If Booker is killed before the baptism, does that erase alternate universes where he does indeed become Comstock, which would in turn cause the other Elizabeths to disappear? In other words, the ending is meaningful only for the small subset of infinite possibilities; specific to however many universes diverge after Booker dies before becoming Comstock. In worlds where he goes back to being Booker, there is always the chance that a Comstock will come after his daughter perhaps in other ways than blackmail for gambling debt. If then it's only meaningful for a small group of an infinitely large whole, it becomes statistically completely insignificant. Even if you had a world in which Booker was never born, there would still be worlds in which Booker was born. Thats the problem with infinity: everything did not happen, did happen, and will happen. Everything is true, and everything is false. Truth becomes meaningless.
Ultimately it was love for his daughter and regret over giving her up that leads Booker to get her back and destroy Comstock's plans in the process. If Comstock dies before he can get his hands on Anna, Columbia doesn't destroy America. In worlds where Comstock manages to steal Anna and Booker never finds out who did it, Comstock's plan succeeds. The same would be true for worlds in which Robert Lutece doesn't experience his twinges of regret over enabling Comstock to take the child. The fact that you actually watched New York being destroyed proves that it does end up happening. Didn't happen, happened, will happen. So basically killing Booker at the baptism solves an infinitesimally small amount of problems.

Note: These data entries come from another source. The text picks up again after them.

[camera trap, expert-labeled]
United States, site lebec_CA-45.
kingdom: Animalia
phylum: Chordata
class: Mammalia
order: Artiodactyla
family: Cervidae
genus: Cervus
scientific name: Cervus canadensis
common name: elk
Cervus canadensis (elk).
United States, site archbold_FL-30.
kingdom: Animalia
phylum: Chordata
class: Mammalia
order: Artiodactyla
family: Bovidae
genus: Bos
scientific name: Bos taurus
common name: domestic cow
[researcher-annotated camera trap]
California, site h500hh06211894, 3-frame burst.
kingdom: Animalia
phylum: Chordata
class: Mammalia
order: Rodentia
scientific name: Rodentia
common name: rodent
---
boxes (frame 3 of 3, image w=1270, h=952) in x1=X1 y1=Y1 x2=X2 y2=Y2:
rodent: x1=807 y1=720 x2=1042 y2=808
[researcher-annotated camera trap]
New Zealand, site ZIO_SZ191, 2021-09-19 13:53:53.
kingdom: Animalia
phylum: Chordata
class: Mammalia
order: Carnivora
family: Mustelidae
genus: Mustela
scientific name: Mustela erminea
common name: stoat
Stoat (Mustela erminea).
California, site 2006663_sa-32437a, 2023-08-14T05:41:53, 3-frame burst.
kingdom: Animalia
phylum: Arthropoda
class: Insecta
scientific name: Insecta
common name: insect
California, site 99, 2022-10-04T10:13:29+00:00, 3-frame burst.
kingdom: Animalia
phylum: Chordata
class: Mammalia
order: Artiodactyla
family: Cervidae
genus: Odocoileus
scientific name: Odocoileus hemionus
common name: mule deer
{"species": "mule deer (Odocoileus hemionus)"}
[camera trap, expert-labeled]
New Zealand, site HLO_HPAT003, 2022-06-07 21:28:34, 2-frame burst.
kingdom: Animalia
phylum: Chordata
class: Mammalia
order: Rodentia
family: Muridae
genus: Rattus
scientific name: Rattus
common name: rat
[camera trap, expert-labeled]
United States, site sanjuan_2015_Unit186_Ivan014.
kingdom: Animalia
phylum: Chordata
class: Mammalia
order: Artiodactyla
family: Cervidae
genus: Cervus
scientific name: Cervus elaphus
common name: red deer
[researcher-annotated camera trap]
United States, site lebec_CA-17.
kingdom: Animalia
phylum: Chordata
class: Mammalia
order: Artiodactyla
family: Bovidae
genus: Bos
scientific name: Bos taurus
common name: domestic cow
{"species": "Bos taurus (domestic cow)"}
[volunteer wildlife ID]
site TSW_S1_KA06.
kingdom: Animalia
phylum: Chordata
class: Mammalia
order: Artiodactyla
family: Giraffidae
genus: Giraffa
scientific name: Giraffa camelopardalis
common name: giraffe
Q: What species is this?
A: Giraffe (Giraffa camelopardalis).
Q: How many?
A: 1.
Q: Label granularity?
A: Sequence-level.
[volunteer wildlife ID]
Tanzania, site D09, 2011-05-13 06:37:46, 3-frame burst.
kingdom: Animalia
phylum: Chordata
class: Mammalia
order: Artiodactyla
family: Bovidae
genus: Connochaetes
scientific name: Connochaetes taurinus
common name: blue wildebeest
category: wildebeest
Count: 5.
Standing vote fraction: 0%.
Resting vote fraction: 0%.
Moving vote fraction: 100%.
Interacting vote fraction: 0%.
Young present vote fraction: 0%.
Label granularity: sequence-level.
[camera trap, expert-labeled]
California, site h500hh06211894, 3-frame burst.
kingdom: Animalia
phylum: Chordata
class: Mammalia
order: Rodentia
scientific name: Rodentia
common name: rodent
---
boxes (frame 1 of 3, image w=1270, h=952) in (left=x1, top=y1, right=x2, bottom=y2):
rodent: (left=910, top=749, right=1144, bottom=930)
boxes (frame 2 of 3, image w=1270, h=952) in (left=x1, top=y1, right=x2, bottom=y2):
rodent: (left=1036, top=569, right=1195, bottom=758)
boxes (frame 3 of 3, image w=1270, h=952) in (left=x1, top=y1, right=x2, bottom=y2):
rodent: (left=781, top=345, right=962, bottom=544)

So I postulate that there must indeed be a finite number of worlds in the Bioshock reality. This would allow us to pursue the possibilities of impacts of choices in a more amenable environment, in which there are things that are truly impossible, or rendered impossible by the undoing of some act from the past. With a finite amount of universes, perhaps controlled by some sovereign eternal being, life choices and truth actually matter in the cosmic scheme of things. The fact that there must be absolute and universal truths in order for life to have any real meaning, but that this fact does not jive with the game's narrative, is the real dilemma that the Bioshock Infinite story must deal with.